#### Selected extract:
So, to present this as a means to keep the people of Eritrea in the laps of Isaias. The people are not in the laps of Isaias and they know that they get nothing by staying in the laps of Isaias except war, perishing, disablement, orphaning and hunger. Since the people know this by experience, we don’t see why they should go to the laps of Isaias for more. The reality is quite the opposite. People are waiting and demanding for change. The voice of change is becoming more and more vocal. The present system is encircled by popular opinion. On the contrary, based on our assessment, people are expecting us to push for more. The people want the opposition to use its right to self-defense, to enter into the fields of Eritrea, to improve its performance, and to remove the oppressive system. Our people are waiting for salvation: salvation from a system that has exposed them to destruction.

If you are a member of the ELF, the Alliance or Shaebia, and you hear nothing but the propaganda of your organization, then you tend to underestimate your adversary. Assuming you have no other choice but to take arms, the obvious question is: facing Shaebia, with its power, its armaments, its size, and its mobilization power, how do you envision to remove it by force without engaging it in a long protracted war?

We don’t envision a long war; it will not happen. The system is encircled by a popular opposition. We also see the army as part of the people. When we say we have an influence on the people, we put into consideration that it includes the people who are conscripted into the military that is now known as the army of the oppressive system. When we speak of influence, we mean we have penetrated into all segments of our people. As far as our assessment is concerned, it will not be a long drawn-out war; it will be a very short war in which the people will be involved and the army will be involved on our side.

#### Set exercise a:
From the passage on the Eritrean opposition, copy word for word the part starting at "So, to present" and ending at "them to destruction.".

#### Given data:
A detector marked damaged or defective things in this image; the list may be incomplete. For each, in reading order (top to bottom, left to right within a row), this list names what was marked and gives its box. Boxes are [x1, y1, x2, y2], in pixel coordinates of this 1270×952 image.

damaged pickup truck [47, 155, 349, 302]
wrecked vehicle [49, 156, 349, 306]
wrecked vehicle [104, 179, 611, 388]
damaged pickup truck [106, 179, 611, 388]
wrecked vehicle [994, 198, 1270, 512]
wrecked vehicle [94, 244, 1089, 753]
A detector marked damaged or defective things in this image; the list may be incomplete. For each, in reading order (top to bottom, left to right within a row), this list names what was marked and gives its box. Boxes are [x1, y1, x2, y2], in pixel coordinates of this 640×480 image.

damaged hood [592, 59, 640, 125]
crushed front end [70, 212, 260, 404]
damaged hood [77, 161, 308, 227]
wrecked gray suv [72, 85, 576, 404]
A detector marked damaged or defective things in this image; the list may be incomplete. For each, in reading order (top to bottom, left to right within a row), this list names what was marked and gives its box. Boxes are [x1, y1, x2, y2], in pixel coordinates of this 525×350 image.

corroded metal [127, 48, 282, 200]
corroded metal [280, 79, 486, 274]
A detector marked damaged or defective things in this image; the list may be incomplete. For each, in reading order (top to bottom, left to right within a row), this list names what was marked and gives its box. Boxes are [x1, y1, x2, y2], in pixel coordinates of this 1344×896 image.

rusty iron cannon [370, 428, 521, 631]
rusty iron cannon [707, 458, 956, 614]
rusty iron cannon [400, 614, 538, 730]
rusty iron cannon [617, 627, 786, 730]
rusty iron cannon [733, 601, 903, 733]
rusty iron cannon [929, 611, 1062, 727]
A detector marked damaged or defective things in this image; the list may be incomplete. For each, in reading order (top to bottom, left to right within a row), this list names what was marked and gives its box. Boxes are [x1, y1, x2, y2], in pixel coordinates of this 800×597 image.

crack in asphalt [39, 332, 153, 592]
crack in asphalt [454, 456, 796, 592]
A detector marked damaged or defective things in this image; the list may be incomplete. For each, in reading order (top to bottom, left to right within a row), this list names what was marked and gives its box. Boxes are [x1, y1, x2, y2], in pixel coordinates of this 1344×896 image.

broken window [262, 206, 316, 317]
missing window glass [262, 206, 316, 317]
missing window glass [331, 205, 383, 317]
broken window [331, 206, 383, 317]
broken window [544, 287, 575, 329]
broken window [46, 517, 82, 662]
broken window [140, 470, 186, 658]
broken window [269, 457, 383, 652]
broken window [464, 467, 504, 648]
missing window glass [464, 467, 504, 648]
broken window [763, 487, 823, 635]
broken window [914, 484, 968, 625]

#### Set exercise b:
Repeat the rows verbatim, starting at the first line of the rows and ending at the line containing "damaged pickup truck [47, 155, 349, 302]", and give nothing past that line.

#### Correct result a:
So, to present this as a means to keep the people of Eritrea in the laps of Isaias. The people are not in the laps of Isaias and they know that they get nothing by staying in the laps of Isaias except war, perishing, disablement, orphaning and hunger. Since the people know this by experience, we don’t see why they should go to the laps of Isaias for more. The reality is quite the opposite. People are waiting and demanding for change. The voice of change is becoming more and more vocal. The present system is encircled by popular opinion. On the contrary, based on our assessment, people are expecting us to push for more. The people want the opposition to use its right to self-defense, to enter into the fields of Eritrea, to improve its performance, and to remove the oppressive system. Our people are waiting for salvation: salvation from a system that has exposed them to destruction.

#### Correct result b:
A detector marked damaged or defective things in this image; the list may be incomplete. For each, in reading order (top to bottom, left to right within a row), this list names what was marked and gives its box. Boxes are [x1, y1, x2, y2], in pixel coordinates of this 1270×952 image.

damaged pickup truck [47, 155, 349, 302]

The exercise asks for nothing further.